__Exercise__: The answer should reproduce the listing below character for character.

__Data__:
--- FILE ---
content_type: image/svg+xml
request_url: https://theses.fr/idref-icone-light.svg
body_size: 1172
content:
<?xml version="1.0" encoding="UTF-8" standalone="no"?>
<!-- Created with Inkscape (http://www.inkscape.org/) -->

__Written solution__:
--- FILE ---
content_type: image/svg+xml
request_url: https://theses.fr/idref-icone-light.svg
body_size: 1172
content:
<?xml version="1.0" encoding="UTF-8" standalone="no"?>
<!-- Created with Inkscape (http://www.inkscape.org/) -->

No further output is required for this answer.